Each record below is to be copied word for word, with pictures removed.

'''

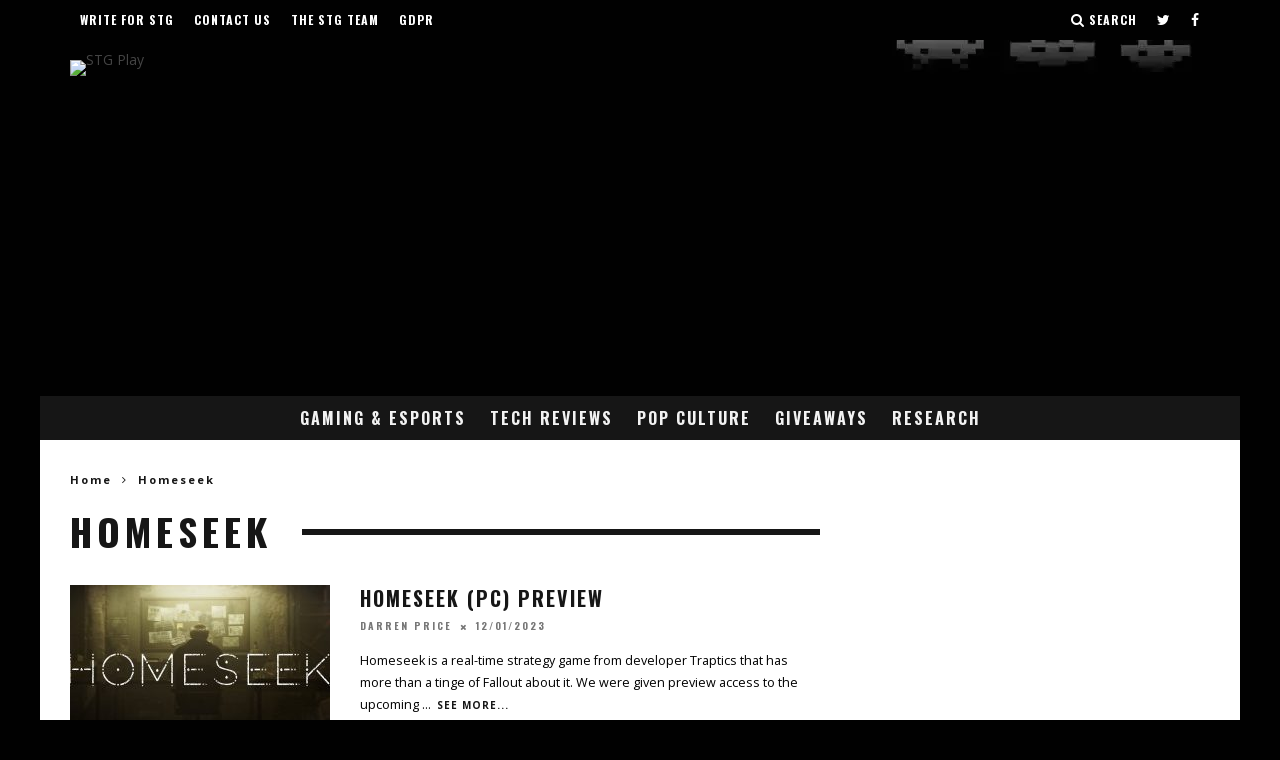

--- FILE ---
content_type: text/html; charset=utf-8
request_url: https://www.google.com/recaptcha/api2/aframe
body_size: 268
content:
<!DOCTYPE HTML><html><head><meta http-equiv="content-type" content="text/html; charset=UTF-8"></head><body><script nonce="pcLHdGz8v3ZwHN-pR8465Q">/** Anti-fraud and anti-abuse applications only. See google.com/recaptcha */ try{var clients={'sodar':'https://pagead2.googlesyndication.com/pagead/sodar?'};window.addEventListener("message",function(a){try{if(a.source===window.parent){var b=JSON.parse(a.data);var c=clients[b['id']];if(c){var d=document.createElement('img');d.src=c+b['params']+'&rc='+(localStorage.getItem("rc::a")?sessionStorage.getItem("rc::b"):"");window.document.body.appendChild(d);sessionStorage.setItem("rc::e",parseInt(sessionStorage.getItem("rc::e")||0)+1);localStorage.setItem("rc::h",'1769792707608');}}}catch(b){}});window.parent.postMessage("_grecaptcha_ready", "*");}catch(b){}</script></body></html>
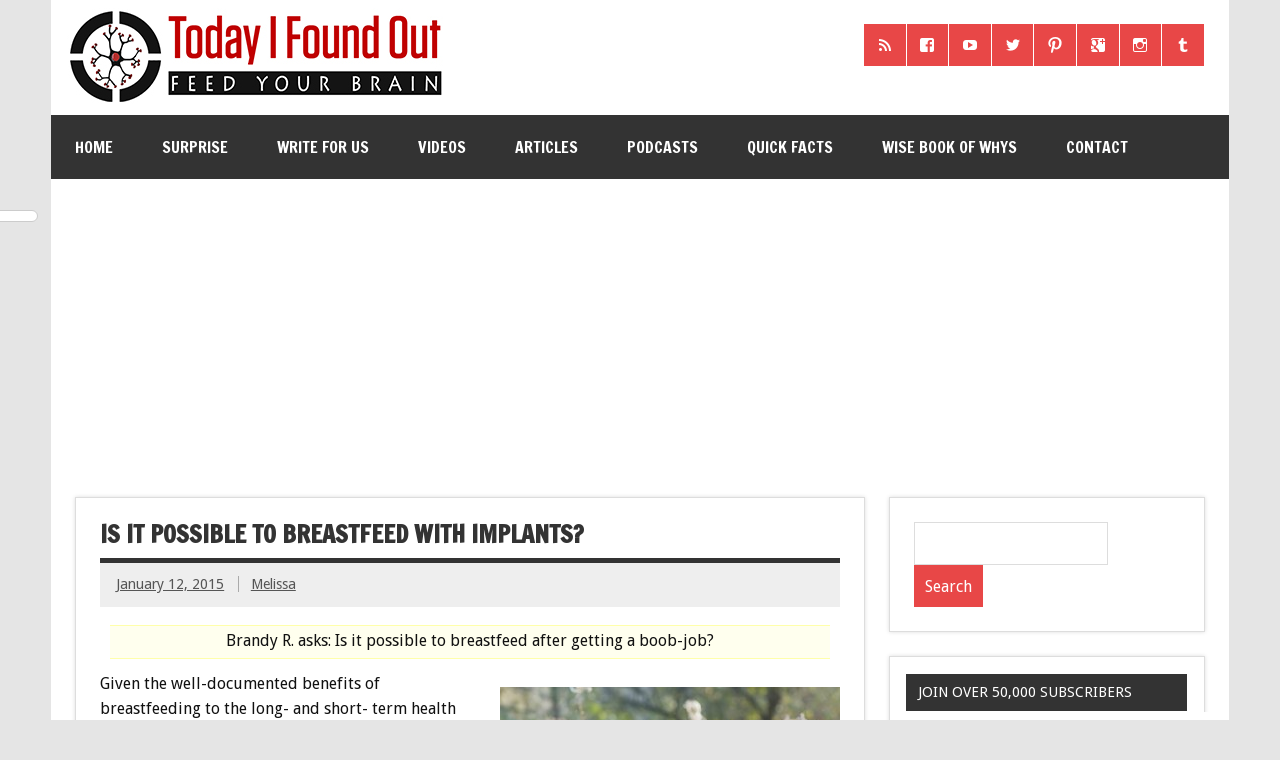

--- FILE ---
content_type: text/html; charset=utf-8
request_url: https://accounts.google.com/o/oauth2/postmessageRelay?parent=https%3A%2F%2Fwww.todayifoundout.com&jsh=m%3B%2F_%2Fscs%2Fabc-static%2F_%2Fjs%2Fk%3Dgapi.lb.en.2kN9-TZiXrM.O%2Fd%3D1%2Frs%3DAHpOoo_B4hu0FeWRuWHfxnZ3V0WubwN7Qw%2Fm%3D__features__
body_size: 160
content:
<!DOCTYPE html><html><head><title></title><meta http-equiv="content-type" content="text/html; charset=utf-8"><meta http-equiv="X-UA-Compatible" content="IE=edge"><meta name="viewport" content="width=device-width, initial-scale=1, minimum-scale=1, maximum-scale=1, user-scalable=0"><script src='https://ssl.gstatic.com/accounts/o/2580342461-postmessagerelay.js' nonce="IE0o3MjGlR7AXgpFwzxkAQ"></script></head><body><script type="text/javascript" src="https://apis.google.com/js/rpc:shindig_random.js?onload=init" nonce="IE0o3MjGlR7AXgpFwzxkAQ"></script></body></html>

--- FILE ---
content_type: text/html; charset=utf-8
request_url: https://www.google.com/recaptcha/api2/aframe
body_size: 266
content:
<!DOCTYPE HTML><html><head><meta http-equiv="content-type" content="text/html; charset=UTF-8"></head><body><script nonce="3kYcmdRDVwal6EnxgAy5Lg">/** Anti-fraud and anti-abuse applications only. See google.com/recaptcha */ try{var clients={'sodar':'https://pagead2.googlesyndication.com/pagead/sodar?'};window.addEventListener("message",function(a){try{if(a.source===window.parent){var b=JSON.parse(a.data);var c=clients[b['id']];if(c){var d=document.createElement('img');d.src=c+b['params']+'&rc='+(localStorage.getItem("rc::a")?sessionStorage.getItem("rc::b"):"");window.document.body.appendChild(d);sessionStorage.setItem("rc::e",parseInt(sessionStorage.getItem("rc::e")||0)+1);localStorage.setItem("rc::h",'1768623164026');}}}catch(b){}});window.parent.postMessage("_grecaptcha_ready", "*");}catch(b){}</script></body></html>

'''

> _Exercise solution_:
--- FILE ---
content_type: text/html; charset=utf-8
request_url: https://www.google.com/recaptcha/api2/aframe
body_size: 268
content:
<!DOCTYPE HTML><html><head><meta http-equiv="content-type" content="text/html; charset=UTF-8"></head><body><script nonce="pcLHdGz8v3ZwHN-pR8465Q">/** Anti-fraud and anti-abuse applications only. See google.com/recaptcha */ try{var clients={'sodar':'https://pagead2.googlesyndication.com/pagead/sodar?'};window.addEventListener("message",function(a){try{if(a.source===window.parent){var b=JSON.parse(a.data);var c=clients[b['id']];if(c){var d=document.createElement('img');d.src=c+b['params']+'&rc='+(localStorage.getItem("rc::a")?sessionStorage.getItem("rc::b"):"");window.document.body.appendChild(d);sessionStorage.setItem("rc::e",parseInt(sessionStorage.getItem("rc::e")||0)+1);localStorage.setItem("rc::h",'1769792707608');}}}catch(b){}});window.parent.postMessage("_grecaptcha_ready", "*");}catch(b){}</script></body></html>

--- FILE ---
content_type: text/html; charset=utf-8
request_url: https://accounts.google.com/o/oauth2/postmessageRelay?parent=https%3A%2F%2Fwww.todayifoundout.com&jsh=m%3B%2F_%2Fscs%2Fabc-static%2F_%2Fjs%2Fk%3Dgapi.lb.en.2kN9-TZiXrM.O%2Fd%3D1%2Frs%3DAHpOoo_B4hu0FeWRuWHfxnZ3V0WubwN7Qw%2Fm%3D__features__
body_size: 160
content:
<!DOCTYPE html><html><head><title></title><meta http-equiv="content-type" content="text/html; charset=utf-8"><meta http-equiv="X-UA-Compatible" content="IE=edge"><meta name="viewport" content="width=device-width, initial-scale=1, minimum-scale=1, maximum-scale=1, user-scalable=0"><script src='https://ssl.gstatic.com/accounts/o/2580342461-postmessagerelay.js' nonce="IE0o3MjGlR7AXgpFwzxkAQ"></script></head><body><script type="text/javascript" src="https://apis.google.com/js/rpc:shindig_random.js?onload=init" nonce="IE0o3MjGlR7AXgpFwzxkAQ"></script></body></html>

--- FILE ---
content_type: text/html; charset=utf-8
request_url: https://www.google.com/recaptcha/api2/aframe
body_size: 266
content:
<!DOCTYPE HTML><html><head><meta http-equiv="content-type" content="text/html; charset=UTF-8"></head><body><script nonce="3kYcmdRDVwal6EnxgAy5Lg">/** Anti-fraud and anti-abuse applications only. See google.com/recaptcha */ try{var clients={'sodar':'https://pagead2.googlesyndication.com/pagead/sodar?'};window.addEventListener("message",function(a){try{if(a.source===window.parent){var b=JSON.parse(a.data);var c=clients[b['id']];if(c){var d=document.createElement('img');d.src=c+b['params']+'&rc='+(localStorage.getItem("rc::a")?sessionStorage.getItem("rc::b"):"");window.document.body.appendChild(d);sessionStorage.setItem("rc::e",parseInt(sessionStorage.getItem("rc::e")||0)+1);localStorage.setItem("rc::h",'1768623164026');}}}catch(b){}});window.parent.postMessage("_grecaptcha_ready", "*");}catch(b){}</script></body></html>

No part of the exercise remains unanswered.